[Instruções do exercício]
(A) Verifique se as afirmações a seguir concordam com o texto sobre os cem primeiros dias do Governo Bolsonaro. Para cada uma, responda sim ou não e cite literalmente as palavras do texto que decidem a questão. (i) O PT governou com o Centrão. (ii) O ministério de Bolsonaro foi montado com base no fisiologismo político. (iii) O PSDB tinha lugar cativo no páreo desde 1994.
(B) Por favor, dê sequência ao texto sobre os cem primeiros dias do Governo Bolsonaro a partir da última frase apresentada.

[Trecho da página]

::::::::::

Os cem primeiros dias do Governo Bolsonaro deixam clara sua
estratégia de poder. Montado num ministério tecnocrático, complementado por
pastas ideológicas e de costas para o fisiologismo político, ele oferece ao
país reformas a serem votadas no parlamento sem a prévia constituição de uma
base parlamentar. Faz sentido.
Na geleia geral dos partidos brasileiros, o PT governou com
o Centrão, de centro-direita, para se perpetuar no poder com um ajambrado
“social-desenvolvimentismo”, e quando Temer assumiu o governo, sob os auspícios
do mesmo grupo, a “ponte para o futuro”, de sentido radicalmente distinto,
passou a ser seu Norte – logo se transformando numa “pinguela” no esforço
prioritário de salvar o Presidente (e a si próprios) de uma investigação
criminal. Fazendo tábula rasa de tudo isso, PSDB e PPS embarcaram nessa canoa
na expectativa de convencer o eleitorado de que se tratava de uma “frente
democrática para tirar o país do atoleiro”: resultado, o PSDB ficou fora do
páreo, onde tinha lugar cativo desde 1994. Bolsonaro não teria destino melhor
se resolvesse governar com eles – embora a alternativa seja uma pirambeira de
pedras.

::::::::::

[Trechos de dados]
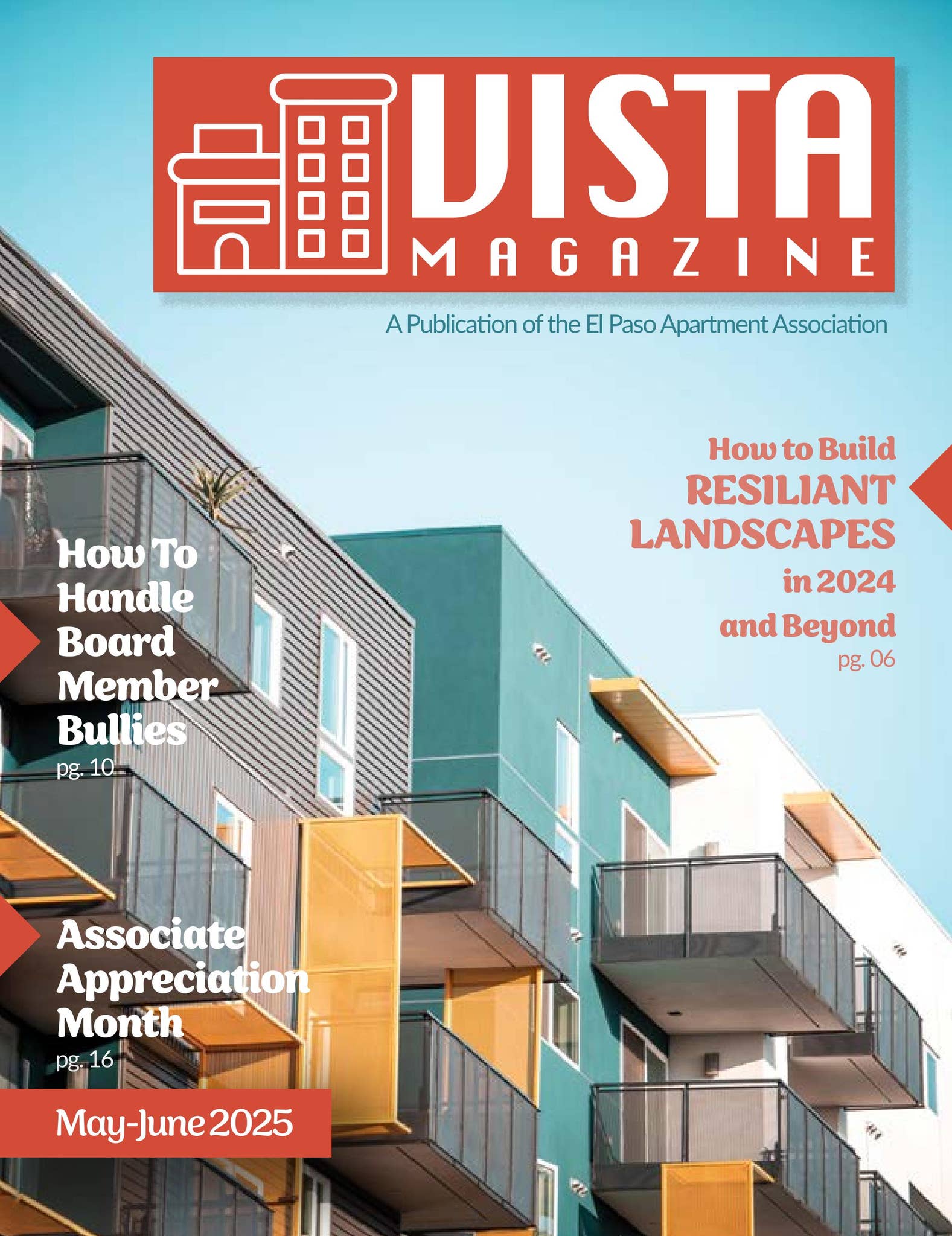 VISTA
MAGAZINE

A Publication of the El Paso Apartment Association

How to Build RESILIANT LANDSCAPES in 2024 and Beyond
pg. 06

How To Handle Board Member Bullies
pg. 10

Associate Appreciation Month
pg. 16

May-June 2025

::::::::::

[Respostas]
(A)
(i) Sim: "o PT governou com o Centrão, de centro-direita"
(ii) Não: "de costas para o fisiologismo político"
(iii) Sim: "o PSDB ficou fora do páreo, onde tinha lugar cativo desde 1994"

(B)
O fato é que as elites tradicionais (neopatrimoniais)
dominam o Congresso, em especial a Câmara Federal, e nem os deputados liberais
e bolsonaristas juntos podem com elas somadas à oposição. A oposição surfa
nessa onda sem se importar com os efeitos sobre o sistema democrático, como é
de praxe desde o PT. Seus setores mais consequentes chegam a apostar que a
chicana parlamentar do Centrão, tomando como reféns a reforma da previdência e
a Lei anticrime, são parte do “jogo democrático” e um freio ao autoritarismo
bolsonarista. Sob a liderança de Rodrigo Maia, acreditam que se pode chegar a
um ponto de equilíbrio que salvaguarde a Constituição. Bolsonaro agradece por
mais este tiro n’água.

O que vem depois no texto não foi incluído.